The optimism I felt earlier in the year concerning reform in Europe and subsequent outperformance of...
The optimism I felt earlier in the year concerning reform in Europe and subsequent outperformance of European stocks has been dealt a blow by recent economic and market turmoil.
The anticipated evolution of tax, welfare and savings systems in a more market-oriented direction is proving almost impossible to achieve during the current atmosphere of crisis. In place of these potentially major improvements, the existing rigidities of the eurozone have again attracted the attention of investors.
Markets like Germany and France have recently been among the laggards of the developed world.
Two structural problems stand out. First, we have been frustrated by the European Central Bank's unwillingness to reduce interest rates in order to stimulate demand. Its desire to build an inflation-busting track record is creditable but the threat of a recession should surely be more pressing.
Second, the stability pact that restricts fiscal deficits is exacerbating the economic cycle as governments are encouraged to reduce their spending in line with falling tax receipts.
History would suggest stimulating growth by higher government spending is more appropriate when demand is falling elsewhere in the economy. US monetary and fiscal policy has certainly been more proactive over the past year.
In terms of the economic cycle, the absence of export recovery has revealed the weakness of final demand across the region. Consumer frustration with a rise in prices following the adoption of the physical euro has been blamed. I would rather attribute the weakness of consumer spending to the obvious job insecurity, but also to pre-occupation with under-funded pensions.
In the long term, this need to save will create some great investment opportunities, as a lot of money will flow into structured savings products. At present, it deters the borrow-and-spend mentality that is sustaining US consumption and therefore hinders Europe in generating its own economic growth.
European stock markets have also had to cope with the drag of forced selling of shares by insurance companies. The falls in value of their equity portfolios, coupled with some heavy underwriting losses in 2001, have put pressure on the solvency of some such businesses.
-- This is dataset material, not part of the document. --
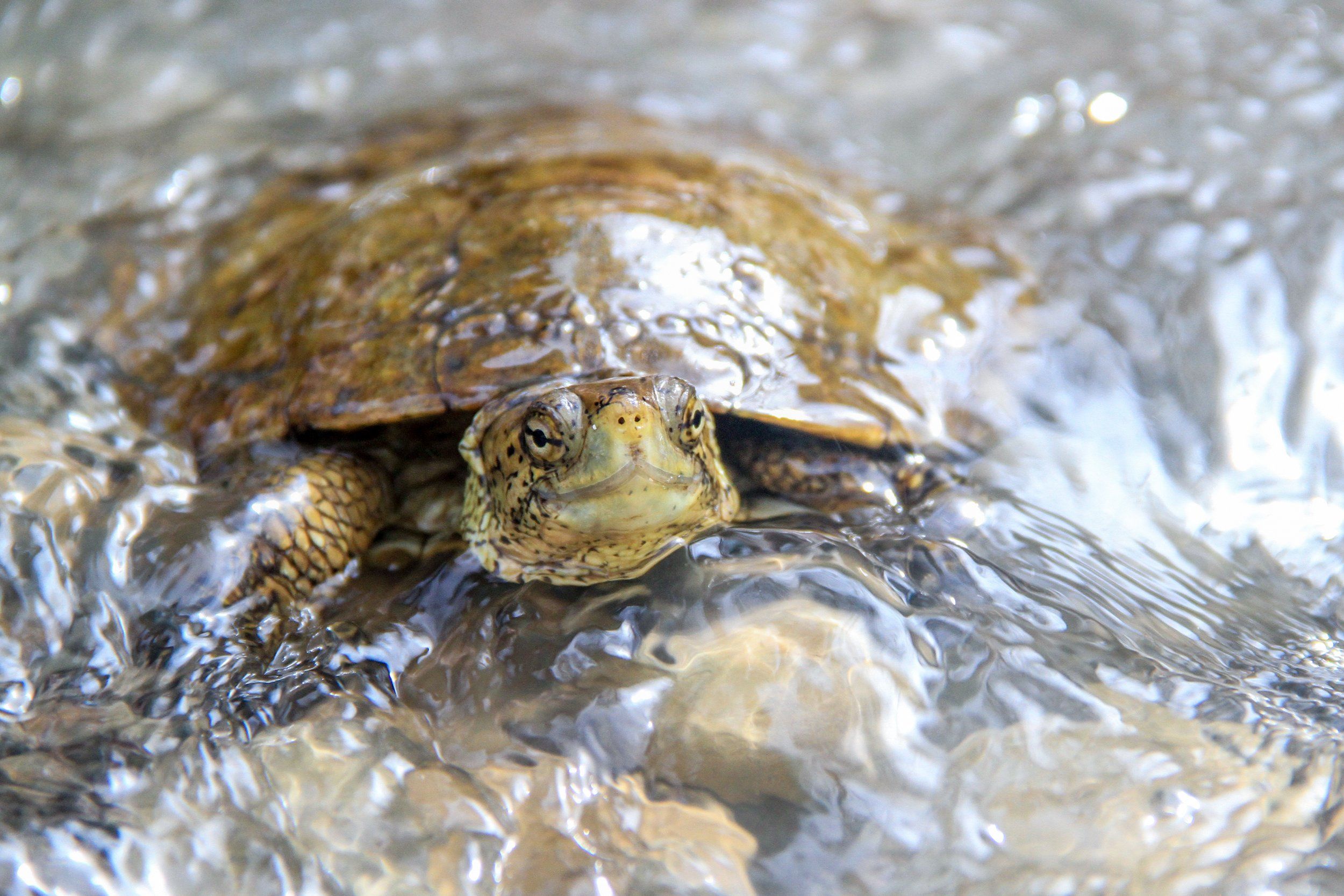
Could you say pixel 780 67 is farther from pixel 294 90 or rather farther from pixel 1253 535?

Recently, this forced selling has caused something of a downward spiral in the market. Insurers, by contrast, were a major source of buying pressure throughout the 1990s.
Recent news that insurers' equity exposure has in many cases been sold or hedged is very welcome.
This more cautious economic and market outlook should not overshadow Europe's attractions. First, many of the consumption and accounting excesses of the bubble period in America were not repeated in Europe, a fact that has still not been reflected in relative stock market valuation or performance.
Second, looking further out, structural reform is being deferred rather than cancelled. Nations within Europe's uniform fiscal and monetary system have to improve their competitiveness to attract investment. This will result in a better environment in which to do business and will increase returns on capital across the economy.
Third, Europe's global leaders in sectors like pharmaceuticals, cars and software look very attractive to the long-term investor, both relative to other regions and in the absolute.
Europe has avoided the extremes of America.
It remains a cheaper place to invest.
Structural reform no longer expected.